Entrevista
Atualizado em: 07/11/2016 - 8:02 am

Para Alessander Sales, do Ministério Público Federal no Ceará, a flexibilidade na proposta visa atingir as delações da Operação Lava Jato

Para Alessander Sales, do Ministério Público Federal no Ceará, a flexibilidade na proposta visa atingir as delações da Operação Lava Jato

O procurador da República Alessander Sales criticou a iniciativa de deputados e senadores que pretendem anistiar o crime de caixa dois através da votação das dez medidas de combate à corrupção propostas pelo Ministério Público Federal.

A mudança no texto original prevê a penalização apenas de crimes cometidos em campanhas eleitorais realizadas após a aprovação da lei. A proposta também deve excluir possibilidade de uso de provas ilícitas em processos.

Conjunto
Para o procurador, o conjunto da obra é importante para combate a corrupção no País. “Absurdo. Não pode tratar o caixa dois como ilícito só daqui para frente. É querer liquidar as delações da Lava Jato. Não é nem contra o caixa dois. É contra o que está sendo investigado na Lava Jato. É dar conforto aos políticos investigados”, alegou o procurador, defendendo a aprovação do conjunto de medidas contra corrupção. Alessander Sales informou que o Ministério Público Federal já encaminhou nota técnica contrária a possível anistia do caixa dois.

Polêmica
A polêmica sobre o risco de anistia surgiu em 19 de setembro, quando um outro projeto de lei sobre legislação eleitoral (PL 1210/07) foi pautado para análise do Plenário da Câmara. Na época, após protestos do Psol e da Rede, a matéria foi retirada da pauta. À época, nenhum parlamentar assumiu sua autoria. Em junho, a Câmara dos Deputados criou uma comissão especial para analisar projeto que estabelece dez medidas contra a corrupção de combate a crimes contra o patrimônio público e o enriquecimento ilícito de agentes públicos.

Provas ilícitas
O procurador defendeu ainda a proposta que possibilita o uso de provas obtidas de forma ilícita em processos judiciais. A possibilidade faz parte das propostas do Ministério Público Federal (MPF) no texto original do pacote anticorrupção, enviado ao Congresso Nacional. Segundo a proposta, a ideia era mudar o Código de Processo Penal para que as provas obtidas ilegalmente pudessem ser usadas nos processos quando “os benefícios decorrentes do aproveitamento forem maiores do que o potencial preventivo”.

Endurecimento
Segundo o procurador, há uma resistência por parte da advocacia. Sales defendeu ainda o endurecimento na questão dos habeas corpus. Mas, admitiu que o Congresso já sinalizou para mudanças.

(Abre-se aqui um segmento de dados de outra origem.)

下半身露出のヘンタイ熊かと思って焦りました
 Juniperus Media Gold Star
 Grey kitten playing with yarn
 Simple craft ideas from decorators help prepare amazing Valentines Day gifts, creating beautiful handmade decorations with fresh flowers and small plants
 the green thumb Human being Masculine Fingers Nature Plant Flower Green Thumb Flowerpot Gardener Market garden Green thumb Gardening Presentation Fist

Segundo ele, atualmente, brechas na lei permitem que a sentença final demore para ser proferida, diante de recursos e estratégias que protelam as decisões. “Recursos extra para retardar o cumprimento das decisões”, frisou ele.

Pressão
Ele também afirmou esperar que, quando o projeto for votado no plenário, os parlamentares votem o “conjunto da obra”, até mesmo porque é uma demanda urgente da sociedade que cobra mecanismos mais rigorosos contra corrupção. “Aguardamos que aprove o pacote inteiro, pois nada mais é do que a exigência do povo. Queremos que o Congresso entenda que a sociedade não compactua com qualquer flexibilidade”, frisou ele, reconhecendo que, caso não haja uma pressão social, “acha difícil” a aprovação das dez medidas, tendo em vista muitos parlamentares responderem a processo.

Dez medidas
O projeto de iniciativa popular “10 medidas contra a corrupção” foi lançado pelo Ministério Público Federal (MPF) em 2015 e apresentado à Câmara dos Deputados neste ano, com mais de 2 milhões de assinaturas. As dez medidas sugeridas pelos procuradores da República tratam de mudanças específicas em leis penais e processuais, que dependem de aprovação do Congresso Nacional.Entre as sugestões, os procuradores propõem tornar crime o enriquecimento ilícito por parte de agentes públicos e recomendam aumentar as penas para crimes de corrupção, que também se tornaria hediondo.